Cooke’s manager was the infamous – and let’s face it – kinda sleazy Allen Klein who later managed both The Beatles and The Rolling Stones. Klein had a knack for making his clients rich and himself richer. By some magic, he got all the rights to Sam’s songs on his death, providing small royalties to the singer’s wife. (I make no implication here that Klein was involved in Cooke’s death. Just that he was notorious for managing to enrich himself at others’ expense.)
An alternative theory is that Sam was “trick rolled.” So the prostitute brought Cooke to this incredibly seedy dive with every intention of robbing him. Bertha Franklin was reportedly an ex-madam and so probably not only knew the prostitute but perhaps the two of them came up with the idea of robbing him and planned to split the money. (Cooke was known for flashing large wads of bills.)
Whatever the truth is, the fact is that Sam Cooke, age 33, died on December 11, 1964. And to this day, the Cooke family does not believe they have gotten the full story.
Coda: Many artists have extolled the virtues of Cooke’s singing and songwriting and he, along with Ray Charles, is a direct antecedent of Aretha Franklin, Al Green and Otis Redding.
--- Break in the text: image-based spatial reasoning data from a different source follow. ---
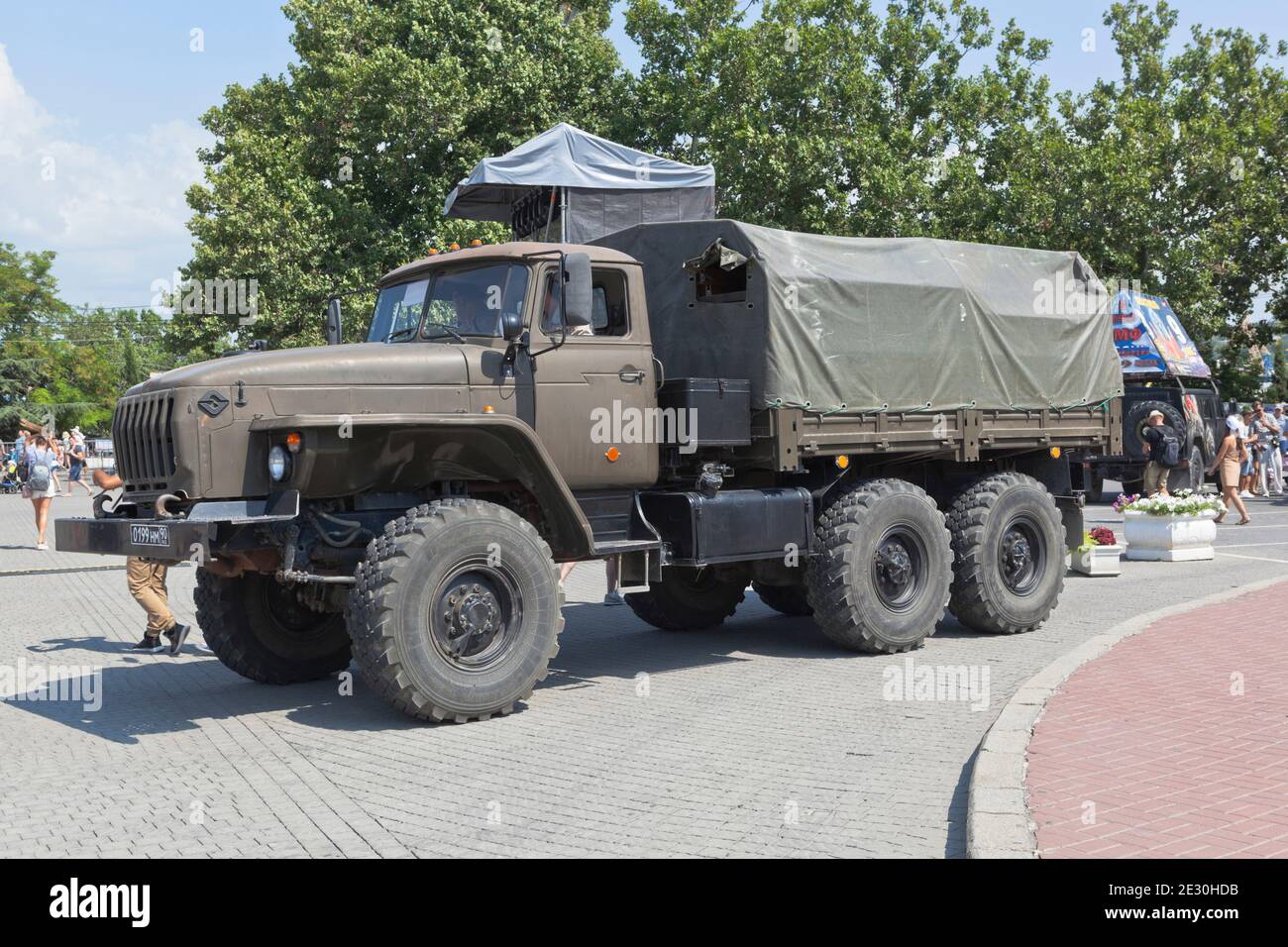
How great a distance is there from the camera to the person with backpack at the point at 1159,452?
1761 cm

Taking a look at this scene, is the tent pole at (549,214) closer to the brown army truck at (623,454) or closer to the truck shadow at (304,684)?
the brown army truck at (623,454)

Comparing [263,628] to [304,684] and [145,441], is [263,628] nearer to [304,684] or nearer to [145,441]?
[304,684]

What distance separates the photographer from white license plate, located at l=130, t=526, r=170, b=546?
6656 millimetres

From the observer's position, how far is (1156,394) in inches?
862

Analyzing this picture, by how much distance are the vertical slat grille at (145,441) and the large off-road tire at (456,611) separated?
1337mm

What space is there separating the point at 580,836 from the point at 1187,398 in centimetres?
2013

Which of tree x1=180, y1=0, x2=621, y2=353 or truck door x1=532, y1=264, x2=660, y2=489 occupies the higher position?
tree x1=180, y1=0, x2=621, y2=353

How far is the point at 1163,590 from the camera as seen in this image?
40.9 feet

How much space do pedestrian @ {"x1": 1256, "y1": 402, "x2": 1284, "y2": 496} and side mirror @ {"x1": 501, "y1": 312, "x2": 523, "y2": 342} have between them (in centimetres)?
2440

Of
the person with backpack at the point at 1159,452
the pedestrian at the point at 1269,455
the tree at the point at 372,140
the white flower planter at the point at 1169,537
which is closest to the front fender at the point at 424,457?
the white flower planter at the point at 1169,537

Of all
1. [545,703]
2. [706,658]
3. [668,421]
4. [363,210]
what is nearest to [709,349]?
[668,421]

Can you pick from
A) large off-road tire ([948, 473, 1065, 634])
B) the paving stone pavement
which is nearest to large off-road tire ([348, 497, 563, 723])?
the paving stone pavement

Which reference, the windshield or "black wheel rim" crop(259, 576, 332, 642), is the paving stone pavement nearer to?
"black wheel rim" crop(259, 576, 332, 642)
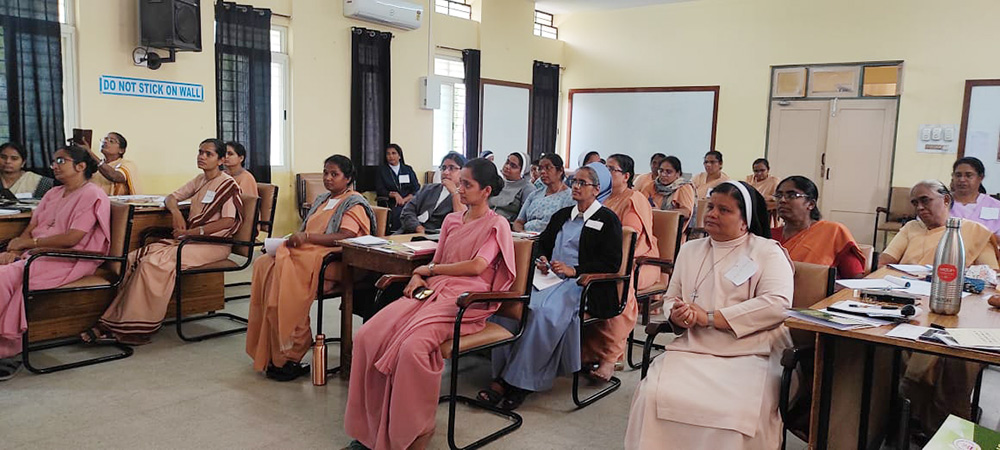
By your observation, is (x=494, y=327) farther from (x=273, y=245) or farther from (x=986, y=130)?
(x=986, y=130)

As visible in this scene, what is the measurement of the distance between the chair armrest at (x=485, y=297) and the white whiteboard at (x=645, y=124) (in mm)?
7133

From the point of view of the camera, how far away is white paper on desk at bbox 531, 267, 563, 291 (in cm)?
340

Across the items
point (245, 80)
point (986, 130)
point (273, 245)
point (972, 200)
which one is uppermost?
point (245, 80)

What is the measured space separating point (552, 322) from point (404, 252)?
2.39 ft

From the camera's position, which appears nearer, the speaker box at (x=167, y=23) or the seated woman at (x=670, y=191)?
the speaker box at (x=167, y=23)

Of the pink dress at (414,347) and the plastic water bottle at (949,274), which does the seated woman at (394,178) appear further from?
the plastic water bottle at (949,274)

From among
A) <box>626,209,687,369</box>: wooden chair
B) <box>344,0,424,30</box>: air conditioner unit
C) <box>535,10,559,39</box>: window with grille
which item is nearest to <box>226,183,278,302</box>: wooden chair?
<box>626,209,687,369</box>: wooden chair

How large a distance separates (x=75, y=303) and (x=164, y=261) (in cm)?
55

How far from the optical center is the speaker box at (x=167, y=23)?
582 cm

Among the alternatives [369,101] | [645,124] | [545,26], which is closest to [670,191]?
[369,101]

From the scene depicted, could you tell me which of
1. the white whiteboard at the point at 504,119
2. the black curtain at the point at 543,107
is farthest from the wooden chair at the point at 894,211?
the white whiteboard at the point at 504,119

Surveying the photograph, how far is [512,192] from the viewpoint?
5570 millimetres

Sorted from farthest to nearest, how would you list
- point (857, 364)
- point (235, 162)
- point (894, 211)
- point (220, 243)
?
point (894, 211)
point (235, 162)
point (220, 243)
point (857, 364)

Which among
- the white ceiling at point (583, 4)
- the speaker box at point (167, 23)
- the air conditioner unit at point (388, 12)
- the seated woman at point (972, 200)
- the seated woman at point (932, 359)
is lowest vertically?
the seated woman at point (932, 359)
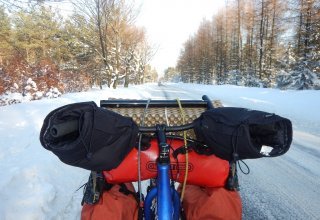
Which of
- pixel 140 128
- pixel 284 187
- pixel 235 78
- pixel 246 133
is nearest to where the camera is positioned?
pixel 246 133

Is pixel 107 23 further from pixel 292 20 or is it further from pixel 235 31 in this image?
pixel 235 31

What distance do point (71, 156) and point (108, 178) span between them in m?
0.48

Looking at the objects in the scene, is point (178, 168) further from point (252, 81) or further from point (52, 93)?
point (252, 81)

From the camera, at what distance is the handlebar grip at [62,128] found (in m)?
1.36

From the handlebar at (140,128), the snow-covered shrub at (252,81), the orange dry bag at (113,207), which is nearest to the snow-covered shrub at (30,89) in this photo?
the handlebar at (140,128)

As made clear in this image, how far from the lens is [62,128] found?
4.50ft

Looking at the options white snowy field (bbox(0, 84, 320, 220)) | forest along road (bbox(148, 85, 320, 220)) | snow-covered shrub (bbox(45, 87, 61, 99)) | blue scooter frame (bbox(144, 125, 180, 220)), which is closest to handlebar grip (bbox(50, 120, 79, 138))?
blue scooter frame (bbox(144, 125, 180, 220))

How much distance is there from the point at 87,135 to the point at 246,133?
749mm

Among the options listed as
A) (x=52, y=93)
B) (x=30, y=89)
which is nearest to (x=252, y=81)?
(x=52, y=93)

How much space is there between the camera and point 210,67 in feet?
198

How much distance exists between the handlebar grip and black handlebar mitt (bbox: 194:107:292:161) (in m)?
0.69

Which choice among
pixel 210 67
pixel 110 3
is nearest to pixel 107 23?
pixel 110 3

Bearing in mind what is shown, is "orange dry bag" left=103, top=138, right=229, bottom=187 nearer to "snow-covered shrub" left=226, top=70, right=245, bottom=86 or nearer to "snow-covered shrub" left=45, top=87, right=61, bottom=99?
"snow-covered shrub" left=45, top=87, right=61, bottom=99

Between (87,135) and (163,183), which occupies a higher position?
(87,135)
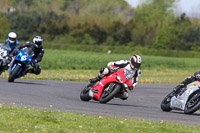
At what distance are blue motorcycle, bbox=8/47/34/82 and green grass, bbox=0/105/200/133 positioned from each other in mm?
7718

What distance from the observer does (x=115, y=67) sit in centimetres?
1385

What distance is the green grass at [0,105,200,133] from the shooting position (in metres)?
8.53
Bruce Springsteen’s song “Mary’s Place,” is directly inspired by Cooke’s “Meet Me at Mary’s Place.” And as I mentioned in my post about Rod Stewart, Cooke had no greater adherent than Rod the Mod.
Several of Cooke’s compositions are on Rolling Stone’s list of 500 Greatest Songs. “A Change Is Gonna Come,” released almost two weeks after his death, was selected for preservation in the Library of Congress, with the National Recording Registry deeming the song “culturally, historically, or aesthetically important.”
Accolades: Inducted into the Rock and Roll Hall of Fame in 1986; inducted into the Songwriters Hall of Fame in 1987; received a Grammy Lifetime Award in 2004; Rolling Stone listed him as 16th on their 100 Greatest Artists of All Time and Fourth Greatest Singer of All Time.